- What is required: Switch "Garment" to "Dress" wherever it occurs in the entries below, change nothing else, and reproduce all the entries without the pictures.

Dataset records
__________________________________________________

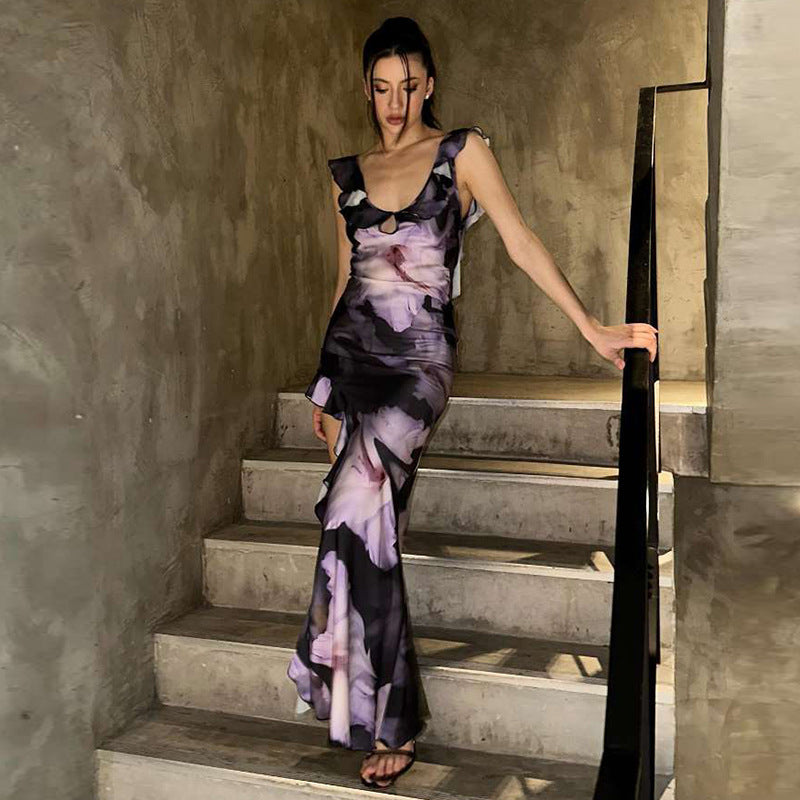 Elegantly Designed Garment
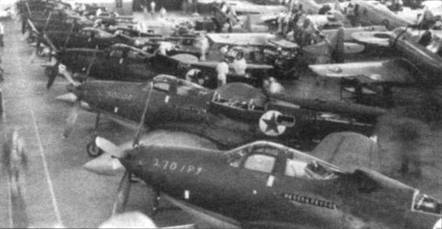 Р-39 Airacobra. Модификации и детали конструкции pic_160.jpg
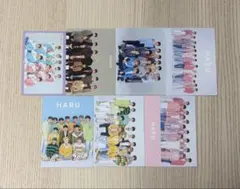 seventeen セブチ トレカ まとめ売り セット 30枚 - メルカリ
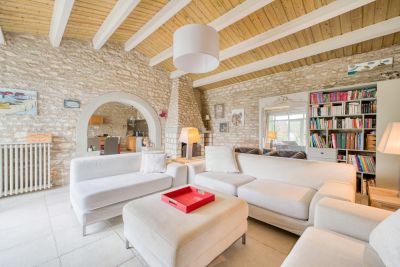 Vente Maison Saint-Pierre-d'Oléron 5&nbsp;Pièces 140&nbsp;m²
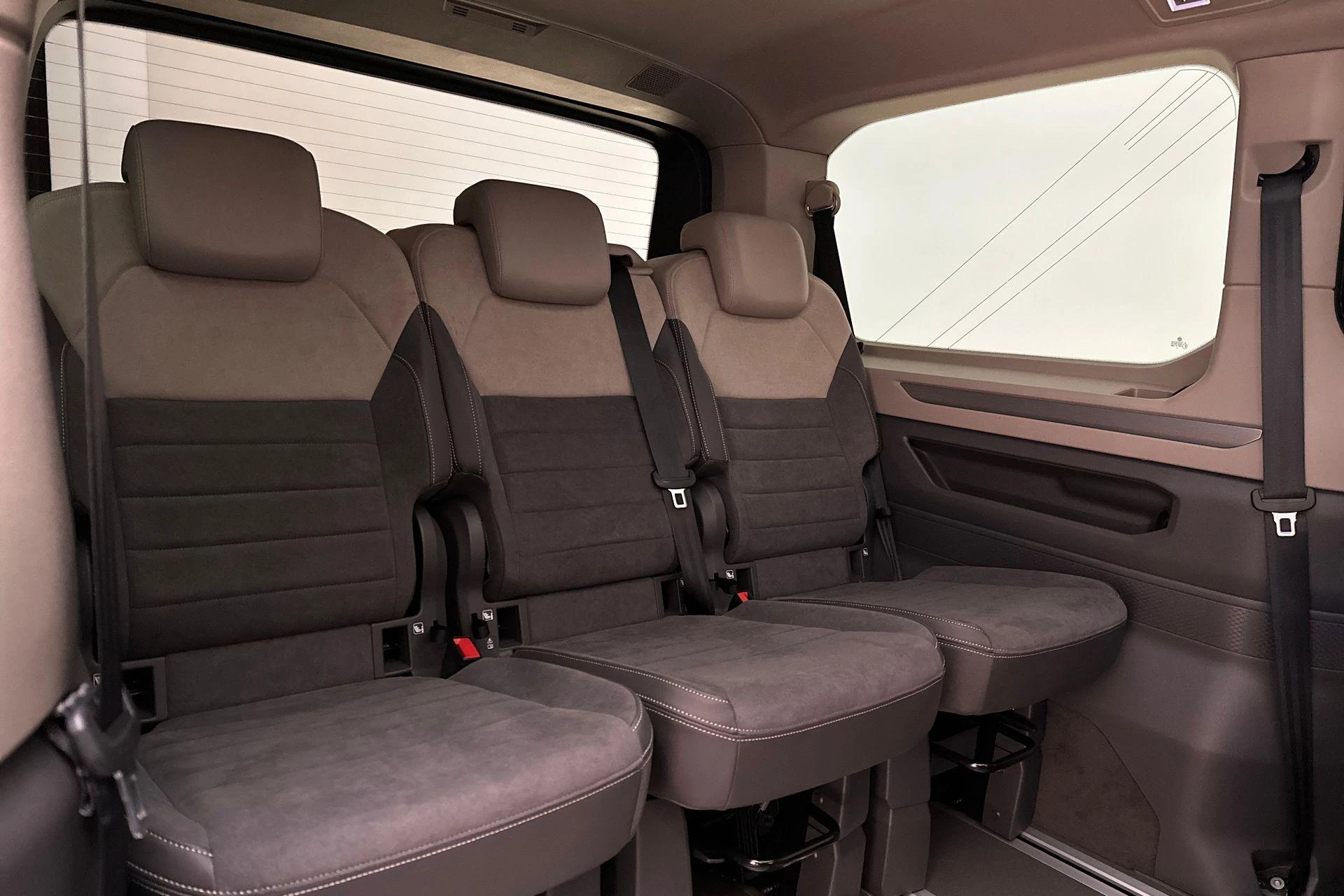 Hoofdafbeelding Volkswagen Multivan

__________________________________________________

- The answer:
 Elegantly Designed Dress
 Р-39 Airacobra. Модификации и детали конструкции pic_160.jpg
 seventeen セブチ トレカ まとめ売り セット 30枚 - メルカリ
 Vente Maison Saint-Pierre-d'Oléron 5&nbsp;Pièces 140&nbsp;m²
 Hoofdafbeelding Volkswagen Multivan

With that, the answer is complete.